138 CAO also submitted that because BCP was bound to reimburse UBS upon receiving UBS’ SWIFT confirming a complying presentation, BCP had no right to examine the documents presented to UBS for compliance with the Geneva LC terms, and could only review the documents on their face to check for compliance without the representation acting on its mind. We disagree. As we have explained above, an issuing bank is entitled to sue a party who fraudulently made representations on the documents intended for the bank’s reliance under the tort of deceit, regardless of whether there is a confirming bank in the picture (see [125] and [132] above).
139 For the foregoing reasons, had it been necessary to decide the point, we would have held that BCP had relied on the Representation.
Whether BCP’s loss was caused by its reliance on the Representation
140 We have already established that CAO’s presentation of the CAO LOI was an inducive cause for BCP to disburse payment. This disbursement led to BCP’s loss of money. It does not matter that the presentation of the CAO LOI was not the only cause for BCP’s loss. Indeed, in Carrier Singapore, where Carrier had made a fraudulent misrepresentation to DBS in a Delivery Order, the court held that “DBS paid under the LC in reliance upon the Delivery Order and thereby suffered loss”, and “[t]he connection could not be clearer” (at [89]). In that case, Carrier argued that DBS’ loss was caused by its inability to obtain repayment from its customer which had gone bankrupt, but the court rejected that argument, holding that it was insufficient to break the chain of causation flowing from the deceit (at [91]). Similarly, Zenrock’s fraud and insolvency are insufficient to break the chain of causation flowing from CAO’s Representation (assuming it was false and made fraudulently).

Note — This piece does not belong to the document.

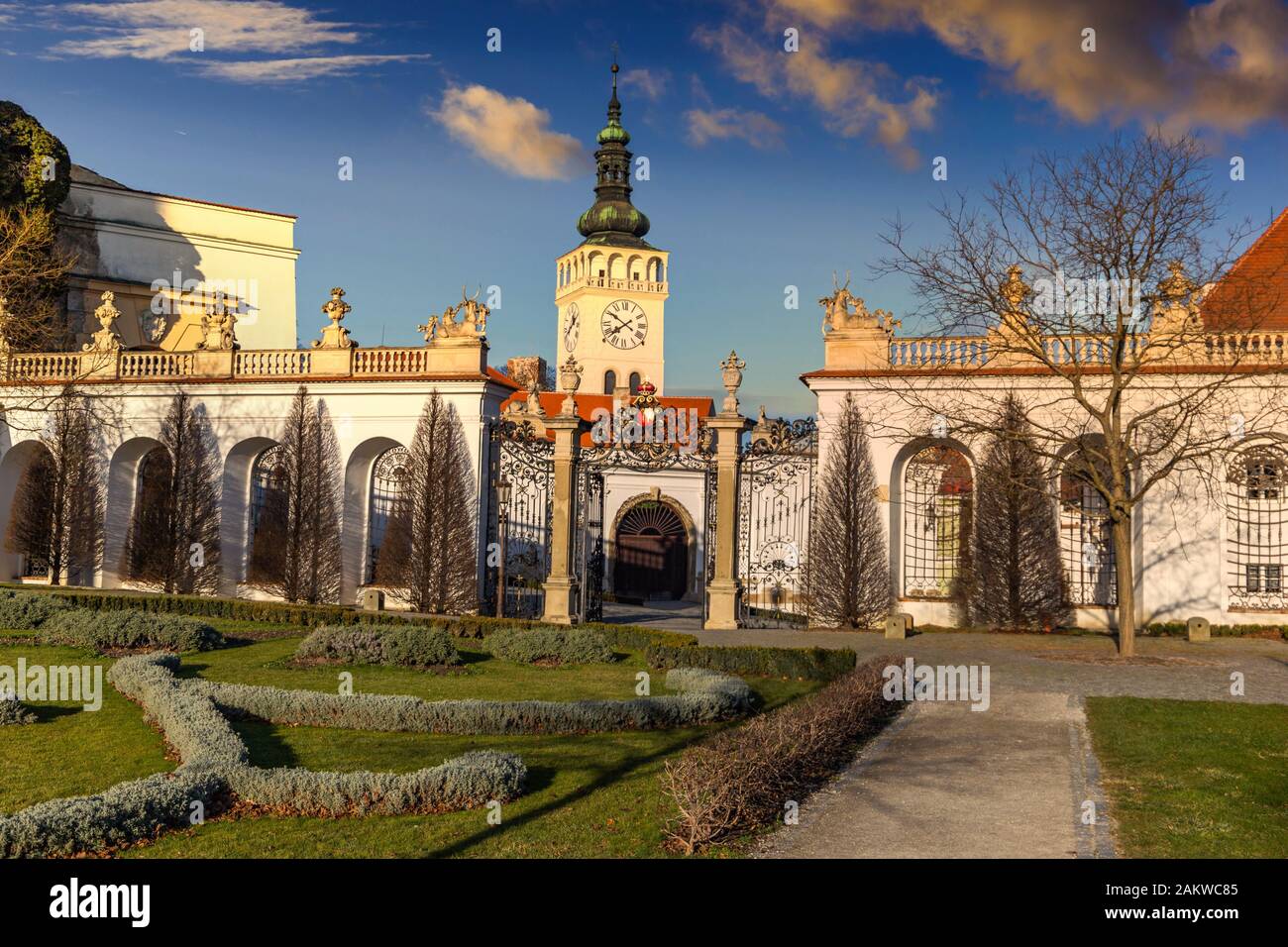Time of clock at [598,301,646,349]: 7:50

141 As for the argument that BCP Dubai’s reimbursement towards BCP Geneva broke the chain of causation, that argument is a non-starter. As we have already established, any loss which may arise from CAO’s fraudulent misrepresentation suffered by BCP Dubai was in fact loss incurred by BCP Geneva (see [61]–[63] above). BCP Dubai’s “reimbursement” to BCP Geneva was nothing more than an internal transfer of funds within BCP Geneva – it could not break the chain of causation flowing from CAO’s Representation.

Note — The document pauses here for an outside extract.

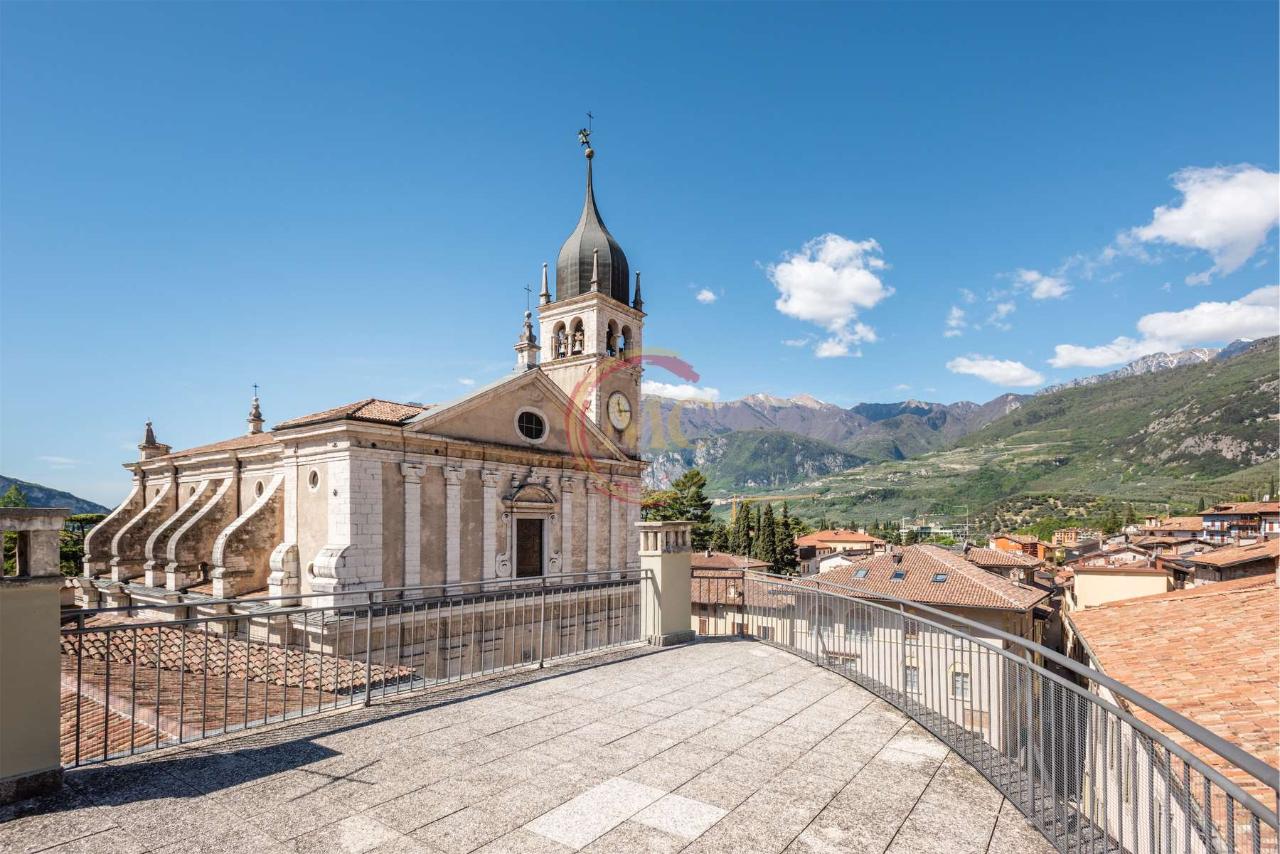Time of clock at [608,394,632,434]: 11:13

142 We would thus have held that the Representation did cause the loss to BCP, had it been necessary to decide the point.
Conclusion
143 Since the Representation was neither false nor made fraudulently, the tort of deceit is not made out. The appeal is thus dismissed and BCP Geneva is ordered to pay costs fixed at $100,000 (all-in) to CAO.

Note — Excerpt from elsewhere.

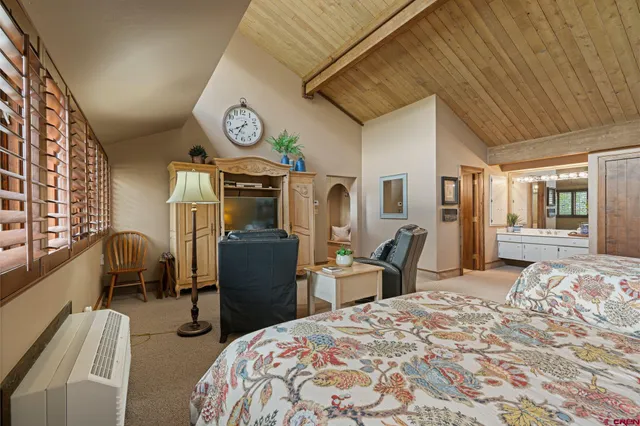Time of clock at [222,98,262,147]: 7:34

Sundaresh Menon Chief Justice | Steven Chong Justice of the Court of Appeal |
Belinda Ang Saw Ean Justice of the Court of Appeal | |
Siraj Omar SC, Larisa Cheng and Fitzgerald Hendroff (Siraj Omar LLC) (instructed), Khoo Ching Shin Shem, Teo Jia Hui Veronica and Ng Wei Kit Joshua (Focus Law Asia LLC) for the appellants;
Toh Kian Sing SC, Lin Yong’En Nathanael, Marcus Chiang Mun Leong, Tan Zhi Rui and Muhammad Salihin bin Mohd Zahrin (Rajah & Tann Singapore LLP) for the respondent.